Frodo’s eyes widened, then his face softened. “She’d tell you Ilúvatar arranged it all, with every detail accounted for.”
“She’s a kind and wise lady.”
“Yes, she is,” Frodo smiled. “And she’d never forgive me if I didn’t tell you... I love you, Bilbo. Thank you.”
Bilbo’s eyes grew wide, and brimmed with tears. Then he quickly grasped the younger hobbit in his arms, holding him unexpectedly tight.
“I love you, too, Frodo-lad.” Bilbo then held his nephew at arms length. “Thank you, for all you did.”
The old hobbit straightened, and became gruff once more. “Now, off with you.” And he herded Frodo off the ship.
Frodo and Sam stood together on the pier, with Merry and Pippin waiting for them on shore.
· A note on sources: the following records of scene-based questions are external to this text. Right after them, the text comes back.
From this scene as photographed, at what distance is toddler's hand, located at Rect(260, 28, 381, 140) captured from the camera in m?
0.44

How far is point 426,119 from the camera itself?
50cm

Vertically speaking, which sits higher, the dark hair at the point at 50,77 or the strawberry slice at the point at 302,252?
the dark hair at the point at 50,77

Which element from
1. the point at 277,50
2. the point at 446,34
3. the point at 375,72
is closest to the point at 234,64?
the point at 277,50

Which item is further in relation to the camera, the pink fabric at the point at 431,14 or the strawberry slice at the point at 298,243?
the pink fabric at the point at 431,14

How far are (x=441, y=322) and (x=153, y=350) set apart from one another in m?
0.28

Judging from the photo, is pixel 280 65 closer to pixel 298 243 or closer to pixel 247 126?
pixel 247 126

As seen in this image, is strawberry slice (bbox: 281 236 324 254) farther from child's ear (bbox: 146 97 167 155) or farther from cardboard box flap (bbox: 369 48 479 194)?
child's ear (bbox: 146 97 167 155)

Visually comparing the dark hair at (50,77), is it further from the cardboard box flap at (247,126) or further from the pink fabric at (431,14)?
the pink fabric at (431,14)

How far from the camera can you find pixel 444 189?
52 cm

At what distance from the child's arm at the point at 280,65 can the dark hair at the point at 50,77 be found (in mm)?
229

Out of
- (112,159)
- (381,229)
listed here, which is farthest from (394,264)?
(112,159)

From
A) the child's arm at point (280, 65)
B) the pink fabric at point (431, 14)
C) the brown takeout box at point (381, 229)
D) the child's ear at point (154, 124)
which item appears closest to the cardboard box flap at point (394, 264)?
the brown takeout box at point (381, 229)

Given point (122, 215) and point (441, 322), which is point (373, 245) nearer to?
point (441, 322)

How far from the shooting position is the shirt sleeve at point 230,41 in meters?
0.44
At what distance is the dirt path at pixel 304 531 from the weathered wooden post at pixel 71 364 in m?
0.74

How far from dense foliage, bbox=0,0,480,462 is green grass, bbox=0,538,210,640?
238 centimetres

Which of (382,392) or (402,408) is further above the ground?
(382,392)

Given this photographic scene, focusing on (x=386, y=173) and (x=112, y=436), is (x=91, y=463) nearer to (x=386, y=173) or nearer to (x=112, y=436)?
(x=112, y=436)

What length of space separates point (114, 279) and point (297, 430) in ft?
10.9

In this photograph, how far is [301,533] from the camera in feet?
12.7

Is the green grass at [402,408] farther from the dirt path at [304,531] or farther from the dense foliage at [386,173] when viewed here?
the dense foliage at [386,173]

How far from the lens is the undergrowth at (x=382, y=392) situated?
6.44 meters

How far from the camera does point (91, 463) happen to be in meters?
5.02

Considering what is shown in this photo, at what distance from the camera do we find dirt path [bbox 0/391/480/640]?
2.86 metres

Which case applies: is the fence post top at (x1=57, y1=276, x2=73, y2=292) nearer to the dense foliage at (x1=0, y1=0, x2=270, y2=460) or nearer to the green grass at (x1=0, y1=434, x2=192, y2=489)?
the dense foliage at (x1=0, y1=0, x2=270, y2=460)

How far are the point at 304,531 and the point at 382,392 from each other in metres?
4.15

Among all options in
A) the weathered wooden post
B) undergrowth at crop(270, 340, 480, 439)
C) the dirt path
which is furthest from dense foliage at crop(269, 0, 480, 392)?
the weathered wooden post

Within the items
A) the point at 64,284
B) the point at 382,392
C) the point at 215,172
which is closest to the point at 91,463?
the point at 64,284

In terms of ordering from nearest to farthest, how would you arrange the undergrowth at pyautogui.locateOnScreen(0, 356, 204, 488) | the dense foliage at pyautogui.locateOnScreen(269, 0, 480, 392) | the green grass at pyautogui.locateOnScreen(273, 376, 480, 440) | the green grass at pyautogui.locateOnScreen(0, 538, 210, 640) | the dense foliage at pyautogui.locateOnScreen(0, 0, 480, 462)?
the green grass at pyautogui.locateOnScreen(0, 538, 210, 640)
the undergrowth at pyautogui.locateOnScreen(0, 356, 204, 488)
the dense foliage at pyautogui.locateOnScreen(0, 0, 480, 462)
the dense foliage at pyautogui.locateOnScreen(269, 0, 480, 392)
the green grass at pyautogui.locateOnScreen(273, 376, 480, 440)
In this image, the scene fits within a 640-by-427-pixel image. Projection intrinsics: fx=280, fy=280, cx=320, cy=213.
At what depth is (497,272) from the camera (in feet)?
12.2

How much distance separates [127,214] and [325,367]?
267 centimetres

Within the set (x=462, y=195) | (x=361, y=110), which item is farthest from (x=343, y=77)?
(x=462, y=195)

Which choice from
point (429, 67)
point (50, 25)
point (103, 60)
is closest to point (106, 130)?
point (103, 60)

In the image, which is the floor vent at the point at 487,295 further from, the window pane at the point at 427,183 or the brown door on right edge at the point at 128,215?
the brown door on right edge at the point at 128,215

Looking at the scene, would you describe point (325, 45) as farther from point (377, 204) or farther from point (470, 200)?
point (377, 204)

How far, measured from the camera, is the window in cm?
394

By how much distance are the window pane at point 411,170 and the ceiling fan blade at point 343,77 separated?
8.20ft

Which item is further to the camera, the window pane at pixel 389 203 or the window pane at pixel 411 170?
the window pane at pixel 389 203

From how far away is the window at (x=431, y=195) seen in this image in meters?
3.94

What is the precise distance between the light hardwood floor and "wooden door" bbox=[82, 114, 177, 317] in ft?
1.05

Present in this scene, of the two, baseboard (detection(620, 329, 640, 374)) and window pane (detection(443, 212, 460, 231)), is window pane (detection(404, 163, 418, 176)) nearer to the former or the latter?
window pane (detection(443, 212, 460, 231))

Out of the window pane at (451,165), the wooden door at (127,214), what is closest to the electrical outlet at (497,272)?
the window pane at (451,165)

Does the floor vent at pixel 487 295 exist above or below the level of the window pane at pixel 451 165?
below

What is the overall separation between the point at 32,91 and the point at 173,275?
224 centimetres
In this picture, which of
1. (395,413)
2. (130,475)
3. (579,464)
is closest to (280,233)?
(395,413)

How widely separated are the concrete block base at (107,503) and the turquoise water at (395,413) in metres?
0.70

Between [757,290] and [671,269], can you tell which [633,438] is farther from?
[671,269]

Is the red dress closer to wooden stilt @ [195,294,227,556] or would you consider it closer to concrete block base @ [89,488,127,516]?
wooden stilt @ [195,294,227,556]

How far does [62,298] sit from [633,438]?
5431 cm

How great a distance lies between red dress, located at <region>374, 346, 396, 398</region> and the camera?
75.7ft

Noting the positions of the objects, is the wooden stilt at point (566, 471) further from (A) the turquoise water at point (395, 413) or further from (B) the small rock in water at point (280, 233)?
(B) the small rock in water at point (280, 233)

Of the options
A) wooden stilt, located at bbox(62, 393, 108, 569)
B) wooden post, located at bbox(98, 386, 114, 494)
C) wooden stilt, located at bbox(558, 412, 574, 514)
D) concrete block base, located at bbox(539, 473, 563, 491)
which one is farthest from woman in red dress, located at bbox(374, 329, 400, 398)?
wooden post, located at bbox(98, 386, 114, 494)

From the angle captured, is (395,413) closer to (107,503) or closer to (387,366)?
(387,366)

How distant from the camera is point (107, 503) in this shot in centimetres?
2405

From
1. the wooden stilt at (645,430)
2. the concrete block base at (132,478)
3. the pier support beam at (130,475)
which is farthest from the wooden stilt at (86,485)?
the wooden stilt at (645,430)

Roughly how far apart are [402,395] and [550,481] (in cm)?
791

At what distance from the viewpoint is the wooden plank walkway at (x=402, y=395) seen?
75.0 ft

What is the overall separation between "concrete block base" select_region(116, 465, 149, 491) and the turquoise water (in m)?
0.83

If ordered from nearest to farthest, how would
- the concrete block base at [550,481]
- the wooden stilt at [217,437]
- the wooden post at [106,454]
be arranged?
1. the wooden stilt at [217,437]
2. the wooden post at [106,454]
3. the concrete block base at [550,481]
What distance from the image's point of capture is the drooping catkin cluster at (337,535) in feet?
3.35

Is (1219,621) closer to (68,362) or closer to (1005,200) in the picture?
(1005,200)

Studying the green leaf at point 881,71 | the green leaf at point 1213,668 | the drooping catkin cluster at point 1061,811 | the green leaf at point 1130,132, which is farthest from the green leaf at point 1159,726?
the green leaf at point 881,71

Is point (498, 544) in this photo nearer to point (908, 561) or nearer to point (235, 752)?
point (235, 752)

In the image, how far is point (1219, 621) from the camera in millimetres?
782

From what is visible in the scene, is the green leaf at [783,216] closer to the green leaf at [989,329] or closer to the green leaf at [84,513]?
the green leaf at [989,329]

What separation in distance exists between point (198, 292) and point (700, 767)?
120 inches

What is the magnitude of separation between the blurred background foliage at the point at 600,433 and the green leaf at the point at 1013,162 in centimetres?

Lord Elrond gazed on Frodo and Sam. “Should such a time come, and you decide to wander, there is a place on a ship for you, if such a desire stirs your heart.”
“Who knows,” Bilbo chortled from beside the Elf lord, “we may yet meet again.”
Frodo smiled warmly. “We will, Uncle. Someday, we will.”
The gangplank was removed, and the hobbits lifted their hands in farewell. Gandalf stepped beside Bilbo, laying a hand on the elderly hobbit’s shoulder. Then the wizard inclined his head to the hobbits on shore.
He murmured to Bilbo, “Well, old friend, this is not precisely as I thought it might be.”
“No,” Bilbo sighed. “But it is as it should be.” Then the old hobbit smiled mischievously. “Bag End should have a Baggins in it, and now it shall be filled with Bagginses!”
Gandalf stared at the old hobbit, then they both began to laugh.
“Do you hear it, Mr. Frodo?” Sam whispered.
Frodo nodded, and smiled. “It’s been so long. It’s good to hear them laugh like that, one more time.”
Sam nodded, and watched the ship disappear on the horizon, with his friend. When at last nothing more could be seen of it, Sam put his hand on Frodo’s arm.
“Do you think it’s time we were headed home, Frodo?”
Frodo stirred himself from his thoughts. “Yes... yes, Sam. I’m ready to go home.”